/jairescalante11

Reimplementation of the authorship attribution approach described in "Hugo Jair Escalante, Thamar Solorio, and Manuel Montes-y-Gómez. Local histograms of character n-grams for authorship attribution. In Proc. of ACL, pp. 288-298, 2011" as part of the ECIR 2016 reproducibility study "Who Wrote the Web?"

Primary LanguageJava

jairescalante11 - An Approach to Authorship Attribution

This is a reimplementation of the approach to authorship attribution originally described in

Hugo Jair Escalante, Thamar Solorio, and Manuel Montes-y-Gómez. Local histograms of character n-grams for authorship attribution. In Proc. of ACL, pp. 288-298, 2011 [paper]

It was reimplemented as part of a science reproducibility study alongside 14 other authorship attribution approaches. The results of the reproducibility study can be found in

Martin Potthast, Sarah Braun, Tolga Buz, Fabian Duffhauss, Florian Friedrich, Jörg Marvin Gülzow, Jakob Köhler, Winfried Lötzsch, Fabian Müller, Maike Elisa Müller, Robert Paßmann, Bernhard Reinke, Lucas Rettenmeier, Thomas Rometsch, Timo Sommer, Michael Träger, Sebastian Wilhelm, Benno Stein, Efstathios Stamatatos, and Matthias Hagen. Who Wrote the Web? Revisiting Influential Author Identification Research Applicable to Information Retrieval. In Advances in Information Retrieval. 38th European Conference on IR Research (ECIR 16) volume 9626 of Lecture Notes in Computer Science, Berlin Heidelberg New York, March 2016. Springer. [paper] [bib]

If you use this reimplementation in your own research, please make sure to cite both of the above papers.

Usage

To execute the software, install it and make sure all its dependencies are installed as well; then run the software using the following command:

java -jar escalante.jar -i <path-to-input-data> -o <output-path>/answers.json

For large test sets it may be required to give more memory to java. Then you can use the following command (e.g. with 14 GB of RAM):

java -Xmx14336M -Xms14336M -jar escalante.jar -i <path-to-input-data> -o <output-path>/answers.json

Input and Output Formats

The software accepts authorship attribution datasets that are formatted according to the corresponding PAN shared task on authorship attribution. A number of datasets can be found there, and all of them are formatted as follows.

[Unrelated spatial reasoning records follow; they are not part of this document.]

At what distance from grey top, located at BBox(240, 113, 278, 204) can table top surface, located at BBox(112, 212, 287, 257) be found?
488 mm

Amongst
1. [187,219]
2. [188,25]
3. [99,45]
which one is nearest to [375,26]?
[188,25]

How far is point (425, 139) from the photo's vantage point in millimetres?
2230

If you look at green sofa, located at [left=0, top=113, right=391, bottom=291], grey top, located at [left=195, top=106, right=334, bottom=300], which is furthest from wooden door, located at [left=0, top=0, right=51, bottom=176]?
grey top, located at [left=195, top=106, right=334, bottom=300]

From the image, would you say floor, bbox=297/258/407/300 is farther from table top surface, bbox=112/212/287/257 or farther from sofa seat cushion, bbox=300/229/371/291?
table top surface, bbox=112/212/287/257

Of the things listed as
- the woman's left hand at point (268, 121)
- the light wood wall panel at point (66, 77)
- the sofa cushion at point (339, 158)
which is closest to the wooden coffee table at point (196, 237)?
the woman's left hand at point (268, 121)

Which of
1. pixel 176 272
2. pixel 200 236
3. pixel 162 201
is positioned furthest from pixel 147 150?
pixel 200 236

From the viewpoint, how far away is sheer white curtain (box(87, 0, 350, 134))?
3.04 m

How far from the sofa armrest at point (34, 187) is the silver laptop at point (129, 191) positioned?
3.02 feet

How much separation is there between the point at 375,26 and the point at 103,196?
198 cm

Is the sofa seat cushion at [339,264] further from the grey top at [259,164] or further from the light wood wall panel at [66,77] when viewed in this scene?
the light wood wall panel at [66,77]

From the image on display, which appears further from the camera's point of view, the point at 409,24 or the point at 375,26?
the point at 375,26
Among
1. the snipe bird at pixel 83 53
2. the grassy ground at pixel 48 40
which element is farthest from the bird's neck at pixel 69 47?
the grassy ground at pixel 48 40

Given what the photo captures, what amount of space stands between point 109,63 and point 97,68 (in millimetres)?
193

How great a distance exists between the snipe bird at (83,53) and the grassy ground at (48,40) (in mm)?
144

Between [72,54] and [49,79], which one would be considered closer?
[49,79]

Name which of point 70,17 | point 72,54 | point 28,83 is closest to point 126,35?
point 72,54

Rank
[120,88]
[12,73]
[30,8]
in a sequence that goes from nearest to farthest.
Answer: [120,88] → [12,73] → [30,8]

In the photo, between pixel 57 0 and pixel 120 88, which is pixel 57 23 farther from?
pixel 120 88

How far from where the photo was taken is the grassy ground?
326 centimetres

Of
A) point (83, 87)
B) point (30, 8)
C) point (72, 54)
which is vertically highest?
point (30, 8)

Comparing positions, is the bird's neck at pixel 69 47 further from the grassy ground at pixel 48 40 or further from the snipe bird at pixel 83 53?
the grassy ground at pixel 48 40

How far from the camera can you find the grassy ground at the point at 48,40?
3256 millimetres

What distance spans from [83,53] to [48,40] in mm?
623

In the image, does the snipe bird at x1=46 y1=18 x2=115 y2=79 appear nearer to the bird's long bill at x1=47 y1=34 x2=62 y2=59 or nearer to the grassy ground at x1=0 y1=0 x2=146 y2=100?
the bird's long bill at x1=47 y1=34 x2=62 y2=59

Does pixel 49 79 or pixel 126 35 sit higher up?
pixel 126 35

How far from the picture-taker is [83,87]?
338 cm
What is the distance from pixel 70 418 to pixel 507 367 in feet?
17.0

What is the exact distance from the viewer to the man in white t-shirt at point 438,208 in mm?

In a dataset's TOP_DIRECTORY, a meta-file.json is found which comprises

  • the language of the texts within (e.g., EN, GR, etc.),
  • the names of the subdirectories that contain texts from candidate authors,
  • the name of the subdirectory that contains texts of unknown authorship, and
  • the name of each file of unknown authorship that is to be attributed to one of the candidate authors.

The software accepts as input a path to an inflated dataset's TOP_DIRECTORY and starts the authorship attribution process from there. The output in the OUTPUT_PATH will be a file answers.json formatted as follows:

{
"answers": [
	{"unknown_text": "unknown00001.txt", "author": "candidate00001", "score": 0.8},
	{"unknown_text": "unknown00002.txt", "author": "candidate00002", "score": 0.9}
	]
}

where unknown_text is the name of an unknown text as per meta-file.json, author is the name of a candidate author as per meta-file.json, and score is as real value in the range [0,1] which indicates the software's confidence in its attribution (0 means completely uncertain, 1 means completely sure).

License

Copyright (c) 2015 Michael Träger

Permission is hereby granted, free of charge, to any person obtaining a copy of this software and associated documentation files (the "Software"), to deal in the Software without restriction, including without limitation the rights to use, copy, modify, merge, publish, distribute, sublicense, and/or sell copies of the Software, and to permit persons to whom the Software is furnished to do so, subject to the following conditions:

The above copyright notice and this permission notice shall be included in all copies or substantial portions of the Software.

THE SOFTWARE IS PROVIDED "AS IS", WITHOUT WARRANTY OF ANY KIND, EXPRESS OR IMPLIED, INCLUDING BUT NOT LIMITED TO THE WARRANTIES OF MERCHANTABILITY, FITNESS FOR A PARTICULAR PURPOSE AND NONINFRINGEMENT. IN NO EVENT SHALL THE AUTHORS OR COPYRIGHT HOLDERS BE LIABLE FOR ANY CLAIM, DAMAGES OR OTHER LIABILITY, WHETHER IN AN ACTION OF CONTRACT, TORT OR OTHERWISE, ARISING FROM, OUT OF OR IN CONNECTION WITH THE SOFTWARE OR THE USE OR OTHER DEALINGS IN THE SOFTWARE.